Com a exceção principal da União Soviética, os primeiros desenvolvimentos da legislação referente ao aborto surgiram como resultado direto do trabalho empreendido por grupos feministas, principalmente na Europa, obtendo-se por meio deles a despenalização do aborto em casos de estupro. Mas entre as primeiras legislações permitindo o aborto em casos de estupro e uma revogação mais ampla das restrições a outros casos de aborto, como na Inglaterra, houve um período de diversas décadas em que pouca coisa ocorreu.

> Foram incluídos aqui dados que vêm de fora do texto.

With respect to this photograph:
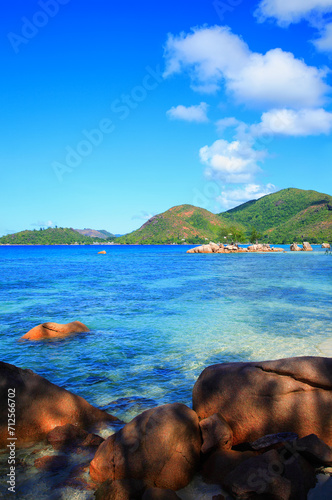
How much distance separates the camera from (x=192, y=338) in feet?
44.1

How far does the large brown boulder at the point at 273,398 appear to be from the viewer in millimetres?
→ 5371

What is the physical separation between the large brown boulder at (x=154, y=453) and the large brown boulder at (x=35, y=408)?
1.66 metres

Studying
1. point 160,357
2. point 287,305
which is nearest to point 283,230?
point 287,305

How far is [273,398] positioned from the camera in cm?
559

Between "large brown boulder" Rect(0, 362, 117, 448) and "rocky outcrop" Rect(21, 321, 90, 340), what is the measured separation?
7.01m

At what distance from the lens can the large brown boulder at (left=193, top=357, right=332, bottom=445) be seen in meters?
5.37

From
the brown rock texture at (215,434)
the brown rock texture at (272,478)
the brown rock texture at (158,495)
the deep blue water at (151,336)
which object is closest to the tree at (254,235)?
the deep blue water at (151,336)

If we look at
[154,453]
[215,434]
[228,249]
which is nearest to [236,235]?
[228,249]

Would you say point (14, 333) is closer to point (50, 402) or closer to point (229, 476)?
point (50, 402)

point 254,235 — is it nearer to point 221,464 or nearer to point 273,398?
point 273,398

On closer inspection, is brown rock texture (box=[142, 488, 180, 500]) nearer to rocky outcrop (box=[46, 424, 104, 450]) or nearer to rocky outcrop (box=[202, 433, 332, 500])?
rocky outcrop (box=[202, 433, 332, 500])

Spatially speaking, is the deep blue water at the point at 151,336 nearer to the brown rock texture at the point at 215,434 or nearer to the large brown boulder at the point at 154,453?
the large brown boulder at the point at 154,453

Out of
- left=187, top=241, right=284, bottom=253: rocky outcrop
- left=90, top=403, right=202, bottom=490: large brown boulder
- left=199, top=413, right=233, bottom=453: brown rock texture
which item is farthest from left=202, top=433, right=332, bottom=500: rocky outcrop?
left=187, top=241, right=284, bottom=253: rocky outcrop

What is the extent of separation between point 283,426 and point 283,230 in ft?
660
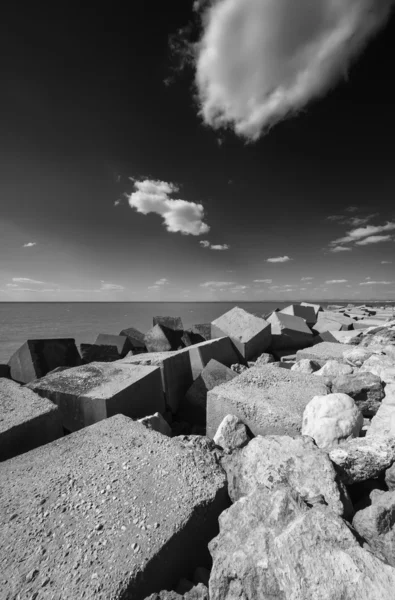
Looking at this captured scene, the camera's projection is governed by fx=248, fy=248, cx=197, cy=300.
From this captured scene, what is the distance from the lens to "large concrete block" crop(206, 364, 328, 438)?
1943mm

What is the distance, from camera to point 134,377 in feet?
8.32

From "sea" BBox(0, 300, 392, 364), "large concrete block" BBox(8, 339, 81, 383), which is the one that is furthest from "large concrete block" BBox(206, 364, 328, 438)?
"sea" BBox(0, 300, 392, 364)

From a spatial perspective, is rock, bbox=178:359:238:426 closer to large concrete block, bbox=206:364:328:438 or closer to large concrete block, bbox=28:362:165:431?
large concrete block, bbox=28:362:165:431

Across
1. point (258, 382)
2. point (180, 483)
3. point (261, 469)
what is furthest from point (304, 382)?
point (180, 483)

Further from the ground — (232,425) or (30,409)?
(30,409)

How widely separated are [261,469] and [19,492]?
50.0 inches

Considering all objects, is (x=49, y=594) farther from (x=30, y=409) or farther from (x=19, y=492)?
(x=30, y=409)

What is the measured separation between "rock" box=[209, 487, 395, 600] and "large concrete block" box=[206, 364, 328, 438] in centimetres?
88

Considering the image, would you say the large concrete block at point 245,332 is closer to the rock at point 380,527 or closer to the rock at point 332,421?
the rock at point 332,421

No entanto, a permissão do aborto em casos de estupro já continha implicitamente em si a existência de uma discriminação sancionada por lei. O feto de que a vítima de estupro estava grávida era genetica e fisiologicamente idêntico ao de que a gestante também estaria se a relação sexual que tivesse dado origem ao feto não tivesse sido imposta de forma violenta. A natureza deste feto era idêntica à de qualquer outro feto de mesma idade gestacional. Se o aborto é legal apenas em casos de estupro, na hipótese do feto ser dotado de natureza e individualidade humanas, estaremos diante de uma discriminação de direitos contra o nascituro, ao qual se nega a vida que se concede e tutela a qualquer outro ser humano em idênticas condições. Este aborto não seria mais do que uma discriminação do direito à vida, fundamentada no tipo de relação sexual que lhe deu origem, assim como a escravidão era uma discriminação do direito à liberdade, fundamentada no tipo de pele que reveste o indivíduo. Se o feto é realmente um ser humano, o aborto em caso de estupro não difere essencialmente de qualquer outra das formas de discriminação de direitos fundamentais condenadas pelas constituições dos países modernos, como as discriminações de cor, sexo e raça.

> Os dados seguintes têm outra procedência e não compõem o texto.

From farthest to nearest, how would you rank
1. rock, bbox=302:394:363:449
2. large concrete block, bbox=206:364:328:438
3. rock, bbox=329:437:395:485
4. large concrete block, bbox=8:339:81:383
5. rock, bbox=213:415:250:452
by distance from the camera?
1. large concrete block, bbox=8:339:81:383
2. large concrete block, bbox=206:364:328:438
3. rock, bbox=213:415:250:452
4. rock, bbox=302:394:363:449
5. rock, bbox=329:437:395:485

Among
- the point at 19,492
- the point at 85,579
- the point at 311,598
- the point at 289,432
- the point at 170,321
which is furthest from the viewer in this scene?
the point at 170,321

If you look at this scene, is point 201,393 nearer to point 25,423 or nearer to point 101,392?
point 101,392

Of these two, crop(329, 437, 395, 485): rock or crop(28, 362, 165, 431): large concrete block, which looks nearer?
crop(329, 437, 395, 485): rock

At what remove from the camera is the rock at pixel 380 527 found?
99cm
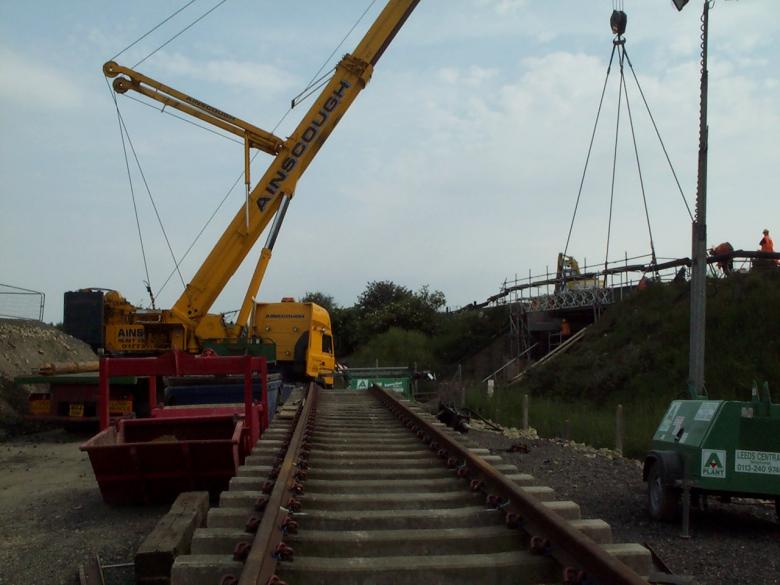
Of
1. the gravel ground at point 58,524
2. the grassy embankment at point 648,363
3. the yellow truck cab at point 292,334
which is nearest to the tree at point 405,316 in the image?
the grassy embankment at point 648,363

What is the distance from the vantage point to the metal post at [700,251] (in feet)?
37.2

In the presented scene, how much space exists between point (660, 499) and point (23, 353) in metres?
20.2

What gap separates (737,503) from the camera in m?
9.65

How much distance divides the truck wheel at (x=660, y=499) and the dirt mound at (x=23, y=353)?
14.2 m

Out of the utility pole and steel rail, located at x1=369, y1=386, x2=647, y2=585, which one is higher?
the utility pole

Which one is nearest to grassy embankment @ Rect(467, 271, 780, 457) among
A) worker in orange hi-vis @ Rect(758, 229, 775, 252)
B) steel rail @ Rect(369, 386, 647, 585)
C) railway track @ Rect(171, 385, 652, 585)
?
worker in orange hi-vis @ Rect(758, 229, 775, 252)

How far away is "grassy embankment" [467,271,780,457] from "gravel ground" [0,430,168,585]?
33.8ft

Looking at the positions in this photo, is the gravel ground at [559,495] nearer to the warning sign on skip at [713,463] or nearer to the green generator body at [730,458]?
the green generator body at [730,458]

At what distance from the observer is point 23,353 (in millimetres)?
22750

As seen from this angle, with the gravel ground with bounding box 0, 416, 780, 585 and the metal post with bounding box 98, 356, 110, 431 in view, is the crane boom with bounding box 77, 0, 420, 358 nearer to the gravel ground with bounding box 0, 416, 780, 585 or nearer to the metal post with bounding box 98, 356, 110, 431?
the gravel ground with bounding box 0, 416, 780, 585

Na hipótese, porém, do feto não possuir natureza e individualidade humanas, quem estará sendo submetida a uma discriminação em seus direitos é a gestante, à qual se concede o direito ao aborto em caso de estupro que lhe é negado arbitrariamente em qualquer outro caso.

Deste modo, a convicção pessoal do legislador quanto à natureza e à individualidade humana do feto originário do estupro neste caso não fará diferença quanto à conclusão de que há uma atitude discriminatória da legislação: qualquer que seja a convicção do legislador, qualquer que seja a hipótese verdadeira, o aborto legalmente permitido apenas em casos de estupro será sempre uma forma de discriminação de direitos que todas as constituições modernas claramente se empenham em extingüir.

O estado geral da legislação referente ao aborto ficou neste impasse até a década de 60, quando se desencadeou um amplo movimento pela sua legalização em grande parte dos países do primeiro mundo. Nos Estados Unidos este movimento iniciou-se com a primeira lei permissiva do aborto no Estado de Colorado em 1967 e chegou a um máximo em 1973 por ocasião da decisão do caso Roe versus Wade pelo qual a Suprema Corte de Justiça obrigou todos os estados americanos a adotarem a prática do aborto a pedido durante todos os nove meses da gravidez.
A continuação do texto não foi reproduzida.